Copy the lines below without any change, starting at the one that contains "What measure of" and ending with the last line.

* Begin DATA SUPPLIED *

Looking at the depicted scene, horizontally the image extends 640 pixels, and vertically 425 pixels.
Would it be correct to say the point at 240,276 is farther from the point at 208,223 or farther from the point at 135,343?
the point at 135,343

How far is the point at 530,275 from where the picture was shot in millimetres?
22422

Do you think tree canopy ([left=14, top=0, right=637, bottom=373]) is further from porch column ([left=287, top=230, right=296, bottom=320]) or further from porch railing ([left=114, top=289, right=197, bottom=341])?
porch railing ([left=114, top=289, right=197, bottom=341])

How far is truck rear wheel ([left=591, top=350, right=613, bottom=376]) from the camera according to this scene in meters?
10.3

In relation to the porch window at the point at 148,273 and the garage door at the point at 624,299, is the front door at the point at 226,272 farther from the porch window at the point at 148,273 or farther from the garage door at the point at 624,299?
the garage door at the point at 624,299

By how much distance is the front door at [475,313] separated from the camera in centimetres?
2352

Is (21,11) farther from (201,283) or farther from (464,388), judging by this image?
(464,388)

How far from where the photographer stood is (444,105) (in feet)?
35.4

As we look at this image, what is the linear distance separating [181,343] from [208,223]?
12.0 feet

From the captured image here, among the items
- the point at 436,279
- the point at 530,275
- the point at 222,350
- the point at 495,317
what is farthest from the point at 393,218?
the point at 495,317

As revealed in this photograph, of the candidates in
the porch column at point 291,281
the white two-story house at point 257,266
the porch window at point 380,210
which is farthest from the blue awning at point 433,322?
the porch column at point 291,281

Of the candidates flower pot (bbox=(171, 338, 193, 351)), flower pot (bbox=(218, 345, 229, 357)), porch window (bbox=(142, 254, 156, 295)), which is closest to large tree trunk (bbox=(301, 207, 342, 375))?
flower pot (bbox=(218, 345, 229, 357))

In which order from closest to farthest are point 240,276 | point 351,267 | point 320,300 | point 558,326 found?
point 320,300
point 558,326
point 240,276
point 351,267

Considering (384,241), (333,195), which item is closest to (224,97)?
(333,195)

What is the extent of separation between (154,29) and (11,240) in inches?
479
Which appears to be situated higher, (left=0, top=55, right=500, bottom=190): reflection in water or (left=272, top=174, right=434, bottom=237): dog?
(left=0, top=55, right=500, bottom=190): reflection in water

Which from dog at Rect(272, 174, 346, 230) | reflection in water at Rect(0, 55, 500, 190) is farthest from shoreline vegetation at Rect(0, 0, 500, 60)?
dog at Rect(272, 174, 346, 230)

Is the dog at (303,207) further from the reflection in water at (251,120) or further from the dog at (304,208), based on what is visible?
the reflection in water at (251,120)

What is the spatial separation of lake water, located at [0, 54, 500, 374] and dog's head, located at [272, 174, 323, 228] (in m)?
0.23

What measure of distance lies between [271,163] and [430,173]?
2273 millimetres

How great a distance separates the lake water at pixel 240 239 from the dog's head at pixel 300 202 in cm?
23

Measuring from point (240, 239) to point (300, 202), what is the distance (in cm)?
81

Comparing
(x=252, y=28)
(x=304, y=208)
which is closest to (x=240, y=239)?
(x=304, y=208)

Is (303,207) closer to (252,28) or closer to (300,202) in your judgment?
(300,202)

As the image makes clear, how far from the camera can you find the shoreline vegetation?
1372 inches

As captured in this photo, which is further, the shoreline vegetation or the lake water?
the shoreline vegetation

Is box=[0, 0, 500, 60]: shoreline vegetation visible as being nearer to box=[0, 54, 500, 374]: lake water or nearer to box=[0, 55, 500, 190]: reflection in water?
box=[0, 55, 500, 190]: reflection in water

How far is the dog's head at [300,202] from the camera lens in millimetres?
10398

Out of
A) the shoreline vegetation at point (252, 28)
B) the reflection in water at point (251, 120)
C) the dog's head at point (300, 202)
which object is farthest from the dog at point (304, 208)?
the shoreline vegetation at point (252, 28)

* End DATA SUPPLIED *

- _RESULT BELOW_:
What measure of distance lies between [271,163] and [430,173]?
2273 millimetres

How great a distance separates the lake water at pixel 240 239 from the dog's head at pixel 300 202 in cm?
23

Measuring from point (240, 239) to point (300, 202), what is the distance (in cm)?
81

Comparing
(x=252, y=28)
(x=304, y=208)
which is closest to (x=240, y=239)?
(x=304, y=208)

Is (303,207) closer to (252,28) or closer to (300,202) in your judgment?
(300,202)

As the image makes clear, how far from the camera can you find the shoreline vegetation?
1372 inches

As captured in this photo, which is further, the shoreline vegetation or the lake water?
the shoreline vegetation

Is box=[0, 0, 500, 60]: shoreline vegetation visible as being nearer to box=[0, 54, 500, 374]: lake water or nearer to box=[0, 55, 500, 190]: reflection in water?
box=[0, 55, 500, 190]: reflection in water

How far is the dog's head at [300,202] from the camera lens in millimetres?
10398

Out of
A) the shoreline vegetation at point (252, 28)
B) the reflection in water at point (251, 120)
C) the dog's head at point (300, 202)
which object is farthest from the dog at point (304, 208)?
the shoreline vegetation at point (252, 28)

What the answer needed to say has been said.